Another theme. Is there a financial reward system that promotes/rewards,
quality improvement and coordination of care? I don’t know. Should we
focus on is the mean greater than the bar or should we focus on is the
distribution changing? The percentage of patients who are below the bar,
percentage of patients who are above the bar. Are we moving toward more and
more above the bar? The bar is wherever we set it.

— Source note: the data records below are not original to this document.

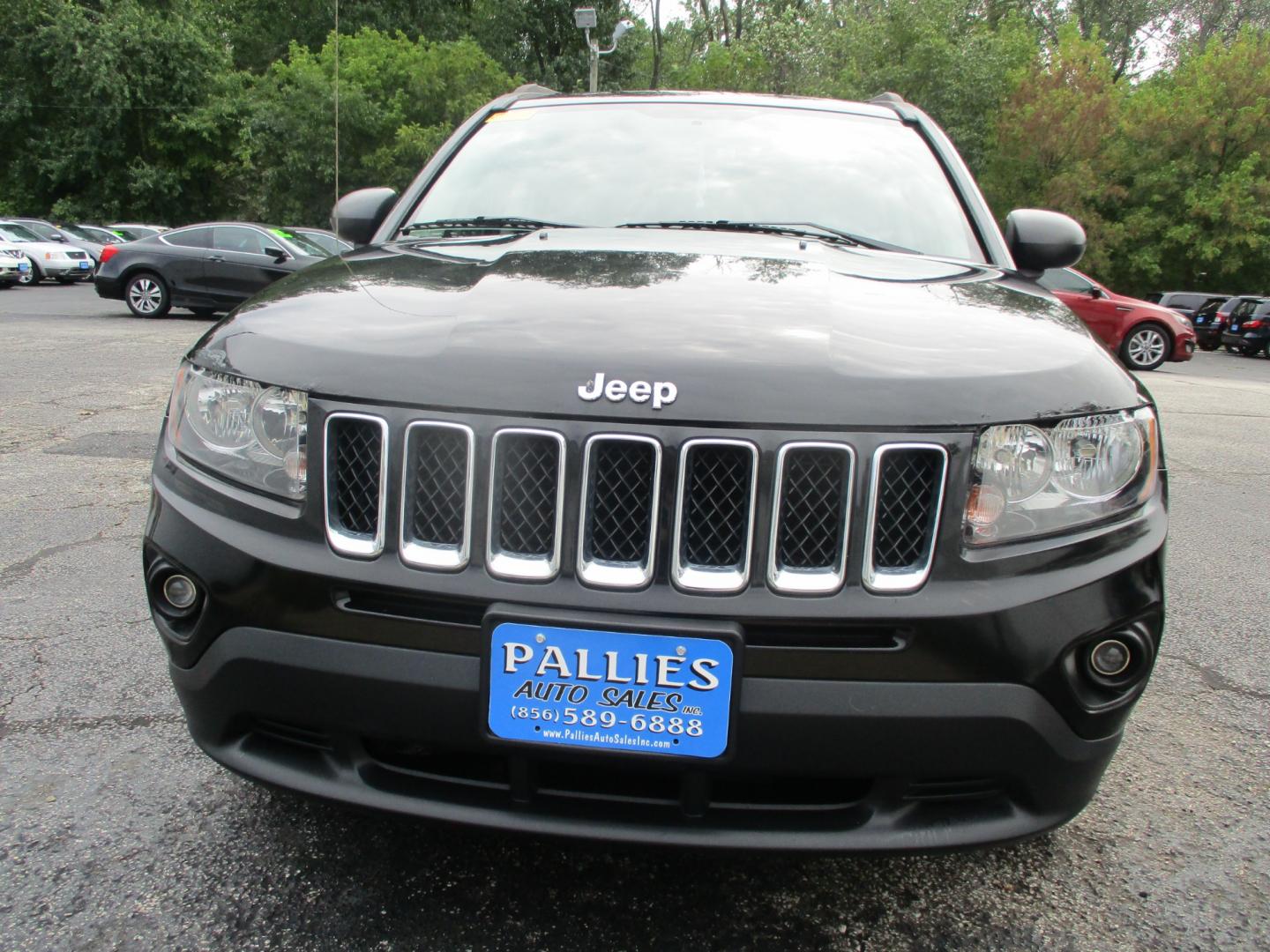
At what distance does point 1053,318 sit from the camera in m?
1.94

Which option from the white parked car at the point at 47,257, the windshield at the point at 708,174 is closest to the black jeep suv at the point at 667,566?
the windshield at the point at 708,174

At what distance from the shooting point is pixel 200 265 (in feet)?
47.6

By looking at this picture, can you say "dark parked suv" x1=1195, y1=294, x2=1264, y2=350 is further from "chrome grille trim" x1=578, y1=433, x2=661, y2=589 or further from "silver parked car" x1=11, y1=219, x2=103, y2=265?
"silver parked car" x1=11, y1=219, x2=103, y2=265

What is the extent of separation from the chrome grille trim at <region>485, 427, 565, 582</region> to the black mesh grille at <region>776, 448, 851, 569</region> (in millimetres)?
330

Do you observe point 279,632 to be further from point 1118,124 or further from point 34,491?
point 1118,124

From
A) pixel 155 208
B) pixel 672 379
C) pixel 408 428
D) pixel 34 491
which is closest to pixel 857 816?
pixel 672 379

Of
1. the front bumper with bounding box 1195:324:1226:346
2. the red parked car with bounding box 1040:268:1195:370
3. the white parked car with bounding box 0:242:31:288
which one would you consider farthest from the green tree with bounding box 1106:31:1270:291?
the white parked car with bounding box 0:242:31:288

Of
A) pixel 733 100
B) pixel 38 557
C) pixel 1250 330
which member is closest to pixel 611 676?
pixel 733 100

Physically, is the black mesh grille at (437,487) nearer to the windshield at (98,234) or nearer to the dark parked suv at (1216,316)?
the dark parked suv at (1216,316)

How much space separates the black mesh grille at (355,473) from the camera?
158cm

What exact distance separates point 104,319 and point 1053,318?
15.6m

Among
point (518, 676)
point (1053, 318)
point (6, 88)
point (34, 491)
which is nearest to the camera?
point (518, 676)

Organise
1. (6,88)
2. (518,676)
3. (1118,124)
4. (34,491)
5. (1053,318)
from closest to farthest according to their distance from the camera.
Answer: (518,676) → (1053,318) → (34,491) → (1118,124) → (6,88)

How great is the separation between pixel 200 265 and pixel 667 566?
14770 millimetres
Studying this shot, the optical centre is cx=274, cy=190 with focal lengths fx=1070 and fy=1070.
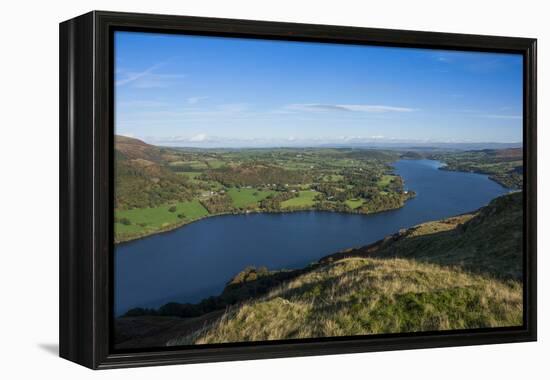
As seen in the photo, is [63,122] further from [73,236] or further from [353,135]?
[353,135]

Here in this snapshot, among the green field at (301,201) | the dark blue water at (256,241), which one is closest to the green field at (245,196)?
the dark blue water at (256,241)

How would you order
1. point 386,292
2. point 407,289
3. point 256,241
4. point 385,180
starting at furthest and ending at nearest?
point 385,180 → point 407,289 → point 386,292 → point 256,241

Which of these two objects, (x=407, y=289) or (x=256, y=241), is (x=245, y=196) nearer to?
(x=256, y=241)

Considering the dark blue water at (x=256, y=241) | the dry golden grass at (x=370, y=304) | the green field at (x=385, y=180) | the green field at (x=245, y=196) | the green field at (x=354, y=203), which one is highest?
the green field at (x=385, y=180)

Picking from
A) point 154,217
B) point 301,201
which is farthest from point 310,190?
point 154,217

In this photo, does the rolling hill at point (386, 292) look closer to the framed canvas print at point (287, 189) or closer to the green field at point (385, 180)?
the framed canvas print at point (287, 189)

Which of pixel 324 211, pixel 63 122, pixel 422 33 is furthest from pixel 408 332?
pixel 63 122
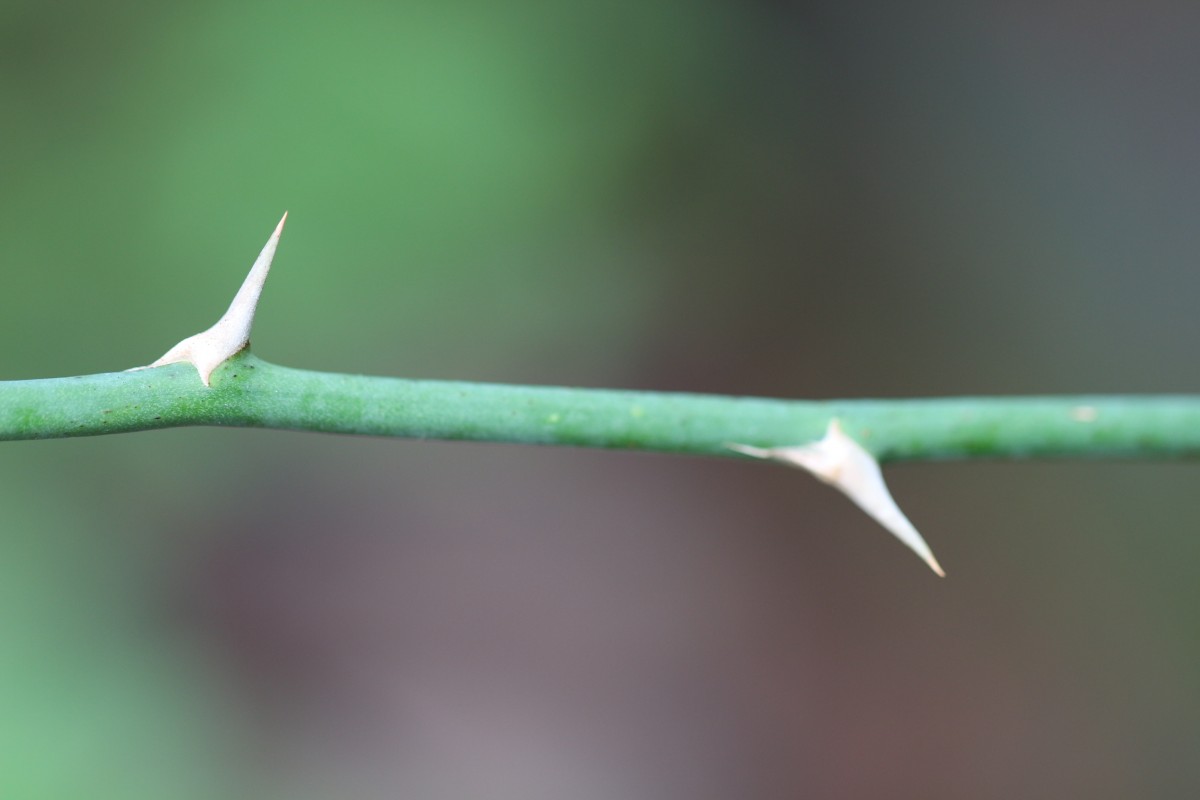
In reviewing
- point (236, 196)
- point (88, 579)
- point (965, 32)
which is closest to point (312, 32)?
point (236, 196)

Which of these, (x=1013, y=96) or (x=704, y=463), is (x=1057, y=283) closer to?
(x=1013, y=96)

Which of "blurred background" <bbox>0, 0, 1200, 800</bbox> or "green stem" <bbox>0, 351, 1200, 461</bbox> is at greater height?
"blurred background" <bbox>0, 0, 1200, 800</bbox>

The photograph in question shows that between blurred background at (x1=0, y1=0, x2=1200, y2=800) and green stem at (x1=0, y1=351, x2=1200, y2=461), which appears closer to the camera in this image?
green stem at (x1=0, y1=351, x2=1200, y2=461)

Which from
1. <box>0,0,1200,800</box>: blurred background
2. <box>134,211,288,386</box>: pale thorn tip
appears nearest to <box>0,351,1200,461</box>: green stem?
<box>134,211,288,386</box>: pale thorn tip

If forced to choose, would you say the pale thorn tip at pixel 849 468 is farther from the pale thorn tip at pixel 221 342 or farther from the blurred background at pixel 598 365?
Result: the blurred background at pixel 598 365

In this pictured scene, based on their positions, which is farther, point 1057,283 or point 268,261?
point 1057,283

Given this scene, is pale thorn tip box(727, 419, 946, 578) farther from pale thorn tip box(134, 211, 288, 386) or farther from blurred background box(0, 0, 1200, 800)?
blurred background box(0, 0, 1200, 800)

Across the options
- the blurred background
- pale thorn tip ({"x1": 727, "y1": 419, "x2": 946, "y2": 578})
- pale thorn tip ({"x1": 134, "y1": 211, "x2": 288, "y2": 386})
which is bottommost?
pale thorn tip ({"x1": 134, "y1": 211, "x2": 288, "y2": 386})

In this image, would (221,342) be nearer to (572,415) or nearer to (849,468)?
(572,415)
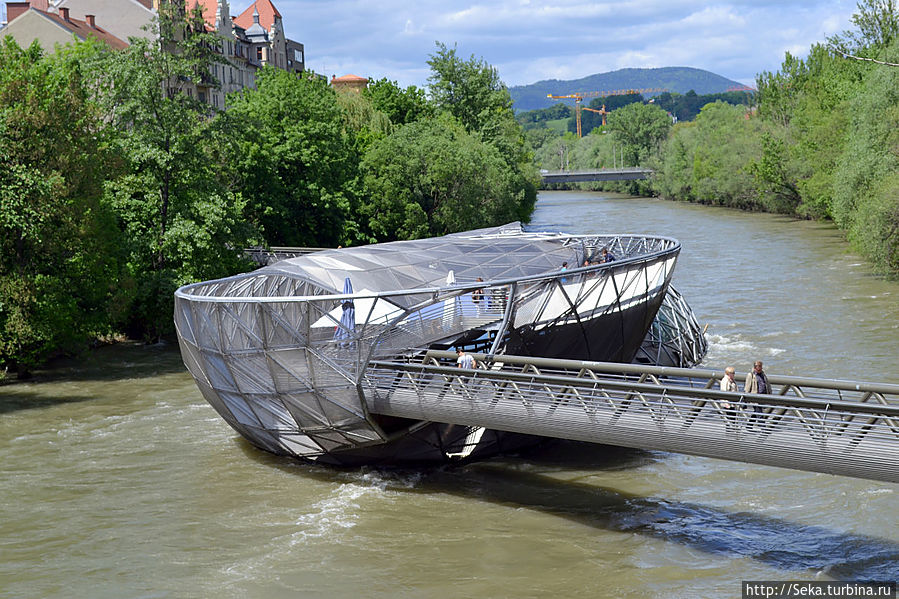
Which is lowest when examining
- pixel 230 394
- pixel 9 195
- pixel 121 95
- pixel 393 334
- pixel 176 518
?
pixel 176 518

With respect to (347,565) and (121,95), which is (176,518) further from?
(121,95)

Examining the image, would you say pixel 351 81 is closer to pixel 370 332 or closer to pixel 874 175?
pixel 874 175

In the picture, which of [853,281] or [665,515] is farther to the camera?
[853,281]

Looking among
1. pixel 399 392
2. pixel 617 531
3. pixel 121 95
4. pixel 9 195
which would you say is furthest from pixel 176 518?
pixel 121 95

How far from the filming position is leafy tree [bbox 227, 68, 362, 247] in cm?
4641

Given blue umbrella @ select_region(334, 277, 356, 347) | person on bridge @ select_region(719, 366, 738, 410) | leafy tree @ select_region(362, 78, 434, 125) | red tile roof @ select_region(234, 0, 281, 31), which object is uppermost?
red tile roof @ select_region(234, 0, 281, 31)

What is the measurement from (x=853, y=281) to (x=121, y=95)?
30.6 meters

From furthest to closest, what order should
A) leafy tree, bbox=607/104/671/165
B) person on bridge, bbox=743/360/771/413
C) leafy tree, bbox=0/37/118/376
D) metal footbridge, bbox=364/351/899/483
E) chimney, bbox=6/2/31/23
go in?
leafy tree, bbox=607/104/671/165 → chimney, bbox=6/2/31/23 → leafy tree, bbox=0/37/118/376 → person on bridge, bbox=743/360/771/413 → metal footbridge, bbox=364/351/899/483

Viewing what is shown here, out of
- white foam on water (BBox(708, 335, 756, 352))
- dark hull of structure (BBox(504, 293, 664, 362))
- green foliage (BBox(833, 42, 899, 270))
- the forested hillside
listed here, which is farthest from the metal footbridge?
green foliage (BBox(833, 42, 899, 270))

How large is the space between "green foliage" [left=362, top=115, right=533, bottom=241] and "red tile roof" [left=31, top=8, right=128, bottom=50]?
675 inches

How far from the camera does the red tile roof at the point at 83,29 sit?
58.4 metres

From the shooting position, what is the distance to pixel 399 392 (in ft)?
60.6

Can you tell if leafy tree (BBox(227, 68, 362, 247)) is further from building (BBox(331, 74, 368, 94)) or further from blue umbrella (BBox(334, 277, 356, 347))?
building (BBox(331, 74, 368, 94))

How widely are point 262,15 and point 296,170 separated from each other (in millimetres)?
60256
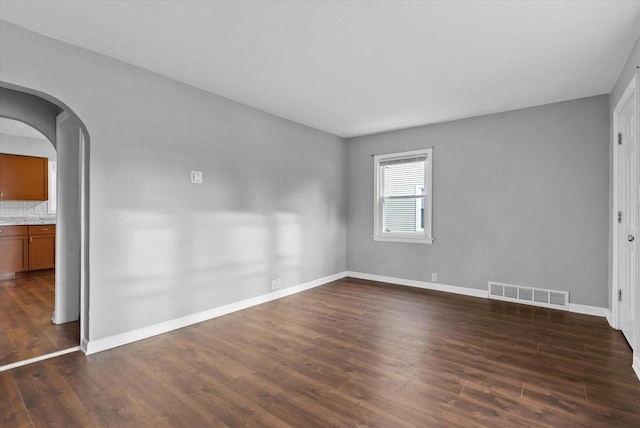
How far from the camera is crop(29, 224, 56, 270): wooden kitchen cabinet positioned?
6289 mm

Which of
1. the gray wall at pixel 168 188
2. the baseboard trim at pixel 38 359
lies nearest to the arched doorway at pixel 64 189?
the baseboard trim at pixel 38 359

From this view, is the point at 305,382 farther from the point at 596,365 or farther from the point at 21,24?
the point at 21,24

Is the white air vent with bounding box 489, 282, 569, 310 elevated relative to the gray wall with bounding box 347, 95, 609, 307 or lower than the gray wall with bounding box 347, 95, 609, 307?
lower

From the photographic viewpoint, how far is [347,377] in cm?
242

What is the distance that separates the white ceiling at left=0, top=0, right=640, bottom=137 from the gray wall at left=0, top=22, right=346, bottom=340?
0.80 ft

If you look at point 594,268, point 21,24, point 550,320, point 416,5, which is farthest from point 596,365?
point 21,24

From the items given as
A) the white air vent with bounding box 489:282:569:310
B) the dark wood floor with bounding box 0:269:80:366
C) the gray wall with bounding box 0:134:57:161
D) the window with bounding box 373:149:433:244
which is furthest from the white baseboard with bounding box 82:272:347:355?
the gray wall with bounding box 0:134:57:161

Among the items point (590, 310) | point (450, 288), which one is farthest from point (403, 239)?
point (590, 310)

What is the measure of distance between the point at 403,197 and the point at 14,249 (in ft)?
23.8

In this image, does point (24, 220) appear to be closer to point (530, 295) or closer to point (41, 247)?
point (41, 247)

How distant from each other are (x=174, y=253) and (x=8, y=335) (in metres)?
1.71

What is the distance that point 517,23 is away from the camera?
7.98ft

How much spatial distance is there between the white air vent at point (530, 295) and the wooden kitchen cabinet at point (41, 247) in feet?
26.6

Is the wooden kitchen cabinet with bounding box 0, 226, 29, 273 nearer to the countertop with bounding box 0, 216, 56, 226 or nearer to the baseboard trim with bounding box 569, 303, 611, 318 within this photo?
the countertop with bounding box 0, 216, 56, 226
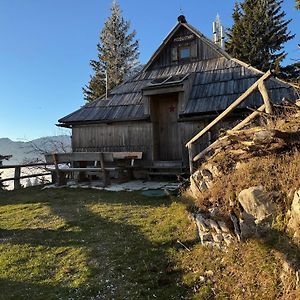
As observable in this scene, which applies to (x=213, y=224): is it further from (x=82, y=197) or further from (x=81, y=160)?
(x=81, y=160)

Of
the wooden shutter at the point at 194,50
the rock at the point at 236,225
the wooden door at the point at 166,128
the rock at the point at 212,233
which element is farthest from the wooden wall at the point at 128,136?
the rock at the point at 236,225

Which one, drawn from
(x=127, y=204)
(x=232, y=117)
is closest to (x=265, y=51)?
(x=232, y=117)

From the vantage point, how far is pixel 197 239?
573cm

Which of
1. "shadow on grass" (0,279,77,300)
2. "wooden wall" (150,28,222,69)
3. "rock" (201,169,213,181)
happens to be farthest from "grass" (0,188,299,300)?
"wooden wall" (150,28,222,69)

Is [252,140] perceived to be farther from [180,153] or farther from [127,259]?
[180,153]

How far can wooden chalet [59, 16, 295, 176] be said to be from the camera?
13219 millimetres

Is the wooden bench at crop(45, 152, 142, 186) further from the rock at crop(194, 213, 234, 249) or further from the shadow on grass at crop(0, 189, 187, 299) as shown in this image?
the rock at crop(194, 213, 234, 249)

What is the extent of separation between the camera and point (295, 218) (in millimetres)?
3871

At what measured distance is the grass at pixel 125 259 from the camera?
13.6 ft

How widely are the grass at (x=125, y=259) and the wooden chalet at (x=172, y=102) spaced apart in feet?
18.2

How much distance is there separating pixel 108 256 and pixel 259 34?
75.8ft

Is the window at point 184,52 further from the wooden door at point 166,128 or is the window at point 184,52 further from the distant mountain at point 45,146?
the distant mountain at point 45,146

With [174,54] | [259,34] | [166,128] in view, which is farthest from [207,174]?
[259,34]

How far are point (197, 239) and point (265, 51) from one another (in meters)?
22.1
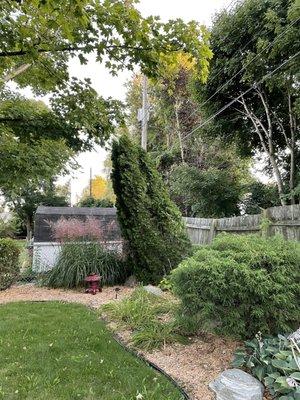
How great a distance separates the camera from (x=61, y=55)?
146 inches

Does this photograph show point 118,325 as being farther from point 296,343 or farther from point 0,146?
point 0,146

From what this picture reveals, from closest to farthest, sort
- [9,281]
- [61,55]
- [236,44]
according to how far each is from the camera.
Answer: [61,55], [9,281], [236,44]

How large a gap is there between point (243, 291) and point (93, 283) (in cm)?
367

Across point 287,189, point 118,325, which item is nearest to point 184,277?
point 118,325

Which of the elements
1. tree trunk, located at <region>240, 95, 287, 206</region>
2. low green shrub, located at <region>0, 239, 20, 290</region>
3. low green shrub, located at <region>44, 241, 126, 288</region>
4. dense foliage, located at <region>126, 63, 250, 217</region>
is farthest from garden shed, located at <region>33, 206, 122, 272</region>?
tree trunk, located at <region>240, 95, 287, 206</region>

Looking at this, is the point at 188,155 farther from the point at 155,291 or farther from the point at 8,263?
the point at 155,291

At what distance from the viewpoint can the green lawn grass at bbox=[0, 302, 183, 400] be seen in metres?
2.42

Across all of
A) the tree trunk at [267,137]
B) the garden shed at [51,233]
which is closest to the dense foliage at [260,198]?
the tree trunk at [267,137]

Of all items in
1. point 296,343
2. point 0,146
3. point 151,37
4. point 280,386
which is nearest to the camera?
point 280,386

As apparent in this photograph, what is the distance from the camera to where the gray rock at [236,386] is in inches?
89.3

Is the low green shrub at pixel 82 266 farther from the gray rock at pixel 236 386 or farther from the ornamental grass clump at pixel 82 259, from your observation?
the gray rock at pixel 236 386

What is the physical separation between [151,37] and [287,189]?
21.9ft

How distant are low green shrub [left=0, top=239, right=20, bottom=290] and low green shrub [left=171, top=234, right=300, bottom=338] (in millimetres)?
4758

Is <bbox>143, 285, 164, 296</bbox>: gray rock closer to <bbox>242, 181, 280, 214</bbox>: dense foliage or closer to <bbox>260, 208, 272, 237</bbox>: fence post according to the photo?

We have a transition coming up, a transition from quality measures to other
quality measures to performance measures. We need to keep track of the data
elements and their attributes. We need to get into different versions of code
sets and this is over time. This is not just in the next three or four years.
We are having changes in coding systems. How do we handle that and does that
impact – do our measures mean the same thing? Do we have the same validity
as we carry across these changes?

I have already covered the social networking. Maybe a social network is I am
a patient and instead of giving me a disc, can you email this to this Google
group? Can you email it to my primary care physician so that he can get on the
ball and find the best specialist and get me some answers very quickly? It
starts to pull everybody together as a team and with some accurate information
and then maybe physicians come back and say, you know I really need this
additional information. And the tingling at the end of the fingers, is it
grossly swollen? That is what the military doctor said. I need to know that
before I can do anything.

DR. CARR: Well, thank you everyone. Thank you for calling the question here
because I think it really helps us to focus on the job that we set out to do.
With that I think we will call it a day and we resume tomorrow morning at nine.